_Excerpt provided_
Srinagar: Every day, Residency Road in Srinagar is packed with thousands of shoppers, commuters, students and office goers. It is the busiest street in the heart of Srinagar city. But, these days, it takes a while before you notice a moving soul. Shops are shut, business establishments are closed and no one has any inkling when the situation will return to normal.
Srinagar, the summer capital of the state of Jammu and Kashmir, is a curfewed city; its days bear an uncanny resemblance to its nights. A city of more than 1.5 million people is caged and wrapped in concertina wires. And its streets are missing human existence.
The silence broken by an occasional jackboot-tapping, bamboo sticks, roaring vehicles, and the siren of ambulances ferrying the wounded. The deafening silence is the only sound in this tormented city. Some places in the city look strikingly like New York City in the Hollywood film I Am Legend — in which a virus, originally created to cure cancer, wipes out most of mankind.
“We are jailed inside our homes,” said Ali Mohammad Koka, a driver by profession, who lives on the Bund near Lal Chowk. A lane leading to Koka’s house is closed with coils of concertina wires.
But than when you move towards the clock tower, in central Lal Chowk, the Red Square — a name given to it by a leftist Sikh intellectual BPL Bedi after the Red Square of Moscow, and a place were Indian’s first prime minister Jawaharlal Nehru addressed a huge gathering in 1948 and promised Kashmiris a referendum — you find paramilitary soldiers, manning different entry and exit points, refusing to allow anyone access.
“These days,” said Ashraf Ahmad, who runs a tea stall inside a taxi stand near clock tower, “I sell tea to CRPF and police personnel, because no one else will come here”.
But Tuesday was different. A group of reporters met outside a newspaper stall, sat on the pavement, and discussed Kashmir. Most of them were meeting after a long time. But even this short accidental gathering was cut short by a policeman zooming in and ordering them to honourably disappear from the street. It took them less than four minutes to leave.

_Given entries_

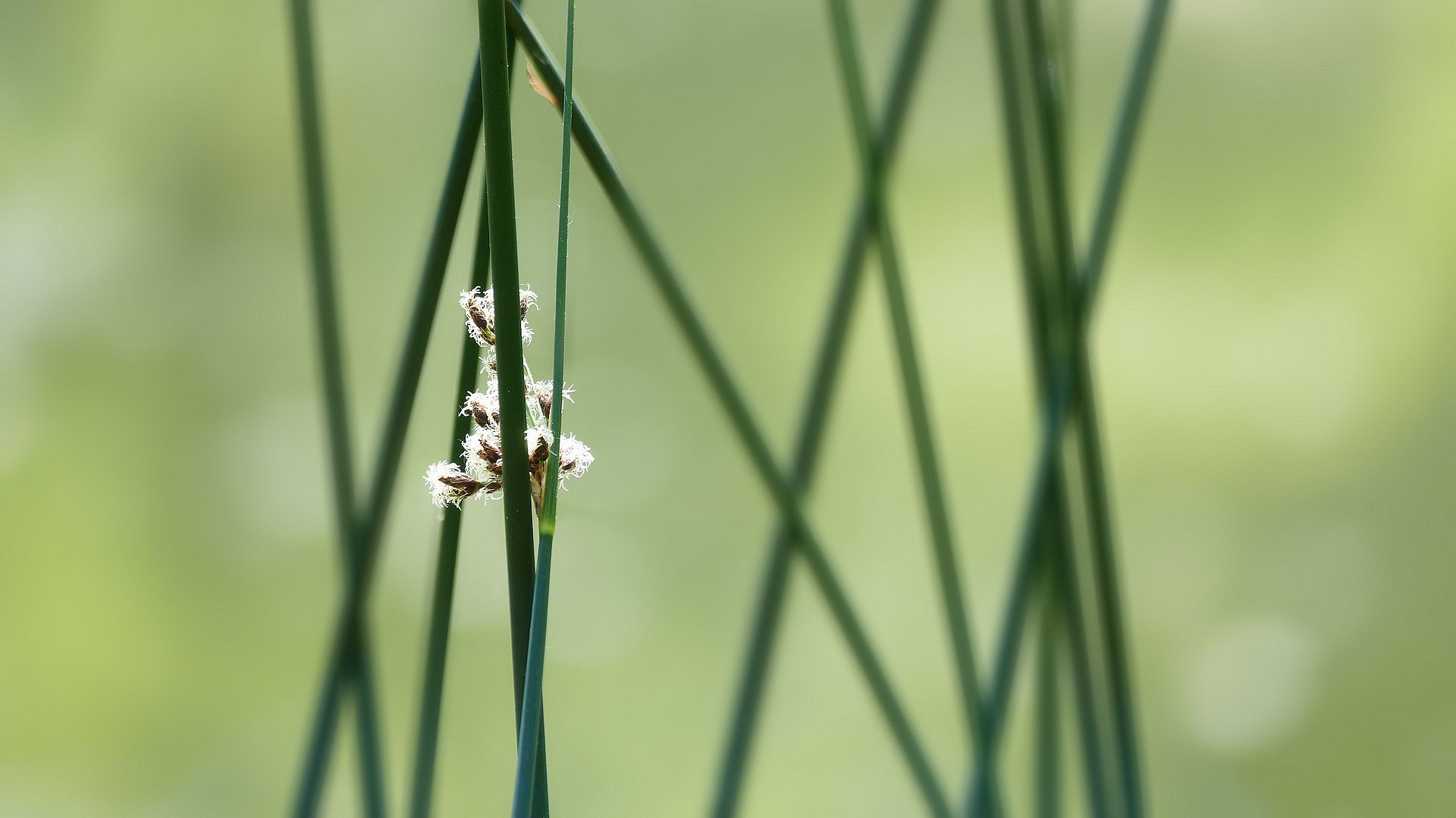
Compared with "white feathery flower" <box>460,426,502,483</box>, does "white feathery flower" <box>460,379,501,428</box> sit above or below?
above

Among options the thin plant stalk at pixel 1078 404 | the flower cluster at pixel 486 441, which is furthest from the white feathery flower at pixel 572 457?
the thin plant stalk at pixel 1078 404

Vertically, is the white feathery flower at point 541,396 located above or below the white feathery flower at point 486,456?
above

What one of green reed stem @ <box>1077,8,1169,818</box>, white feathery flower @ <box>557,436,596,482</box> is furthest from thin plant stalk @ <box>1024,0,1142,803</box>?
white feathery flower @ <box>557,436,596,482</box>

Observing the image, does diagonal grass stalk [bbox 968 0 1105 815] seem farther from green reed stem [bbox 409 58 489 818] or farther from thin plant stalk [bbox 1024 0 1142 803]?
green reed stem [bbox 409 58 489 818]

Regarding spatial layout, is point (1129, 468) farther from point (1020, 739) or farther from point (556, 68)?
point (556, 68)

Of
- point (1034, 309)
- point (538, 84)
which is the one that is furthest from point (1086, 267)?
point (538, 84)

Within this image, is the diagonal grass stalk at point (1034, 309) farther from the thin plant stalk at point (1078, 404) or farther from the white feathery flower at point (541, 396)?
the white feathery flower at point (541, 396)

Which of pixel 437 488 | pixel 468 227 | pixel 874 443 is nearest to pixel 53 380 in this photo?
pixel 468 227

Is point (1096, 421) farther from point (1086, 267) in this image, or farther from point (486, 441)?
point (486, 441)
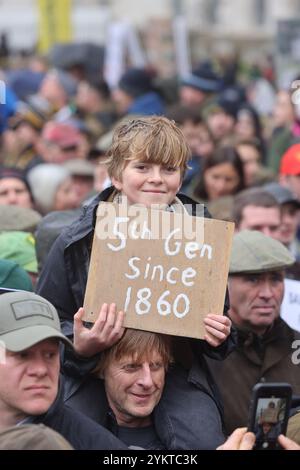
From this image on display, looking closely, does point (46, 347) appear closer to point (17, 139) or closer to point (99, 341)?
point (99, 341)

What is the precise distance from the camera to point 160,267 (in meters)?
5.22

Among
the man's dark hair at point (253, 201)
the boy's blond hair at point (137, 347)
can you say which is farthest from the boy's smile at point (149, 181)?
the man's dark hair at point (253, 201)

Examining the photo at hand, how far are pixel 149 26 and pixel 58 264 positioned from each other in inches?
570

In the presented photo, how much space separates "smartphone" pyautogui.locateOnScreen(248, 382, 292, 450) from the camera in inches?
180

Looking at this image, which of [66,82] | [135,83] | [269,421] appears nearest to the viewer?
[269,421]

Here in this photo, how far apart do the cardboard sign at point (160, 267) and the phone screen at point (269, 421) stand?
0.63 m

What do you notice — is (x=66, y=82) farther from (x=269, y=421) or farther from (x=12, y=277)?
(x=269, y=421)

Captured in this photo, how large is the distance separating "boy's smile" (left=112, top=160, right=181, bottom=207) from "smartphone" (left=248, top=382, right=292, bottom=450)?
108 centimetres

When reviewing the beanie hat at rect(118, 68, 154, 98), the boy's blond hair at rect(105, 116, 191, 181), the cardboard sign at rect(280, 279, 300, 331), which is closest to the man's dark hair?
the cardboard sign at rect(280, 279, 300, 331)

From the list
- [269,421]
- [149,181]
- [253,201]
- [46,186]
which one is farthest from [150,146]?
[46,186]

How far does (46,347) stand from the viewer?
471 cm

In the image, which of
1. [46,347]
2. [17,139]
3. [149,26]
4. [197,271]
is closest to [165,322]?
[197,271]

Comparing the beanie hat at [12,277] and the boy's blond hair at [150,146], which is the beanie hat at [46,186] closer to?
the beanie hat at [12,277]

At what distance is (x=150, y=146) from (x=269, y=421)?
1.30 meters
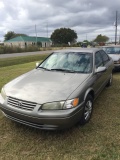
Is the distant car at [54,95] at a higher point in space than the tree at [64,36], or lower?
lower

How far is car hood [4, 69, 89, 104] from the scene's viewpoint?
3.14 metres

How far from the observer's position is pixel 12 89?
3.54 m

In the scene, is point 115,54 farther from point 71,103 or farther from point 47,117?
point 47,117

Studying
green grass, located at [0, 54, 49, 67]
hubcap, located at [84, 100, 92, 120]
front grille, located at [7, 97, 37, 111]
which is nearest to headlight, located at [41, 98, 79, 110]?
front grille, located at [7, 97, 37, 111]

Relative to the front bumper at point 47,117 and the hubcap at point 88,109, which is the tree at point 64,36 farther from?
the front bumper at point 47,117

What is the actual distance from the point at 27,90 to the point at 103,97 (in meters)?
2.84

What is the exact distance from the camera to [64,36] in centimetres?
8631

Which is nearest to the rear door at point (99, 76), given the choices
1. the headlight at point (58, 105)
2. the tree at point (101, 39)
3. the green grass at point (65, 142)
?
the green grass at point (65, 142)

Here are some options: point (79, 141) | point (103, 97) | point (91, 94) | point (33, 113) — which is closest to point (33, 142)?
point (33, 113)

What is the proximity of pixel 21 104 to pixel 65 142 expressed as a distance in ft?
3.35

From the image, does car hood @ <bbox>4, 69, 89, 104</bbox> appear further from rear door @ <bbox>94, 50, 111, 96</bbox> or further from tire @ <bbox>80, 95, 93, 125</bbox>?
rear door @ <bbox>94, 50, 111, 96</bbox>

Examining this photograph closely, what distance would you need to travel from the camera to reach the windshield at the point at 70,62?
4266 mm

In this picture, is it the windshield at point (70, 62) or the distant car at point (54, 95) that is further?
the windshield at point (70, 62)

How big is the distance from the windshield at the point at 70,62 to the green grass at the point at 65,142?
1.20 m
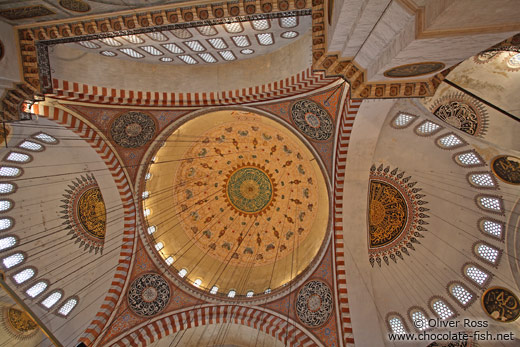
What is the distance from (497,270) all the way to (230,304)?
7.90 meters

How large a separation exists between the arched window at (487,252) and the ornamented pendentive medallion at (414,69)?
20.1 feet

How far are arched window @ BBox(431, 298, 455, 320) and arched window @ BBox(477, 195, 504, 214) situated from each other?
9.75 feet

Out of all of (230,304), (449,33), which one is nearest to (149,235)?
(230,304)

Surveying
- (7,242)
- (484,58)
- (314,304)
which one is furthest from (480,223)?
(7,242)

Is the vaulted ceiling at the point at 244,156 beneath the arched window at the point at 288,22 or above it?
beneath

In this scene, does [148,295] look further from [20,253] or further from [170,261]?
[20,253]

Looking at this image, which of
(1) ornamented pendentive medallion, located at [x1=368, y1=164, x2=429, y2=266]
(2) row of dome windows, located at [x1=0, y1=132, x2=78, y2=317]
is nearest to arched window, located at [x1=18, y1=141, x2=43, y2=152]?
(2) row of dome windows, located at [x1=0, y1=132, x2=78, y2=317]

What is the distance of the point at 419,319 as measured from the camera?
8.74 metres

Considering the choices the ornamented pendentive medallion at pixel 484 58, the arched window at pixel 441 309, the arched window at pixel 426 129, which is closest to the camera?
the ornamented pendentive medallion at pixel 484 58

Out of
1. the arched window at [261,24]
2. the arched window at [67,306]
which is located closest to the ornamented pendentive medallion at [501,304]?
the arched window at [261,24]

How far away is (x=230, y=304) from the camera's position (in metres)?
10.2

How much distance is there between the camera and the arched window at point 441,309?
8438mm

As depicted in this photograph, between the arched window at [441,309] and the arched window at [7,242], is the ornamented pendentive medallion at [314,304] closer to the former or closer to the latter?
the arched window at [441,309]

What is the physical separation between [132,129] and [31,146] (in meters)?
3.23
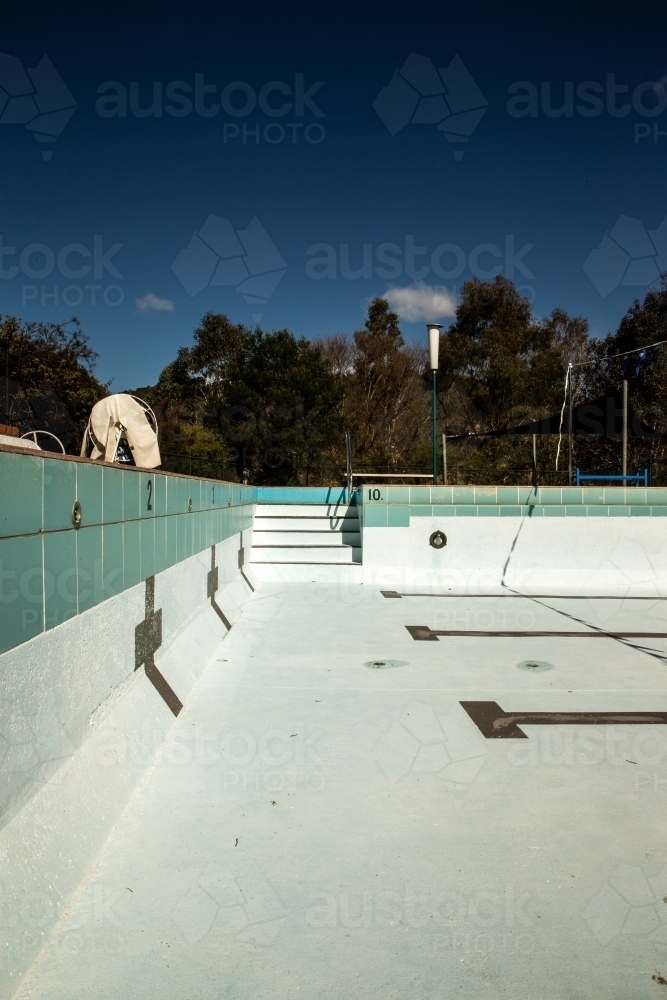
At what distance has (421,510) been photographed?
7.22 meters

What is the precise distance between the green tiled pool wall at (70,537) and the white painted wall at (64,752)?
7cm

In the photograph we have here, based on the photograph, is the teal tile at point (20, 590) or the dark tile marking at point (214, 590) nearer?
the teal tile at point (20, 590)

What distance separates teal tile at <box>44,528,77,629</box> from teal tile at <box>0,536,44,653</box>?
0.04 m

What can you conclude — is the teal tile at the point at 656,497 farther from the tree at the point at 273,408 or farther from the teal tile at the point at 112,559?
the tree at the point at 273,408

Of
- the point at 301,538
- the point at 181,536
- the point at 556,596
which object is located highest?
the point at 181,536

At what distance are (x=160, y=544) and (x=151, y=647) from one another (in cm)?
49

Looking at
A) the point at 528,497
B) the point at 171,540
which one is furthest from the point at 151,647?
the point at 528,497

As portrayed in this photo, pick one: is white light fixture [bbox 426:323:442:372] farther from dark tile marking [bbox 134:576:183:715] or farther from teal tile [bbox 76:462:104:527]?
teal tile [bbox 76:462:104:527]

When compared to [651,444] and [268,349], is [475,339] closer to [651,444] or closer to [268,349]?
[651,444]

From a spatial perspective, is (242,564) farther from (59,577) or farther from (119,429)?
(59,577)

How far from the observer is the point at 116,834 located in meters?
1.80

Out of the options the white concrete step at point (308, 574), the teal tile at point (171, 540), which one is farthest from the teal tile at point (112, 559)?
the white concrete step at point (308, 574)

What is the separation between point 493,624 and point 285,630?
1567mm

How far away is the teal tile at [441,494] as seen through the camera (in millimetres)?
7227
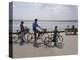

_Work task 1_
According to the Srinagar article, how many people live in the city?
_Work task 2_
Retype the portion of the Srinagar article starting with "The silence broken" and going on through "of concertina wires.".
Work only from the Srinagar article and not from the material.

_Answer area 1_
More than 1.5 million people.

_Answer area 2_
The silence broken by an occasional jackboot-tapping, bamboo sticks, roaring vehicles, and the siren of ambulances ferrying the wounded. The deafening silence is the only sound in this tormented city. Some places in the city look strikingly like New York City in the Hollywood film I Am Legend — in which a virus, originally created to cure cancer, wipes out most of mankind.
“We are jailed inside our homes,” said Ali Mohammad Koka, a driver by profession, who lives on the Bund near Lal Chowk. A lane leading to Koka’s house is closed with coils of concertina wires.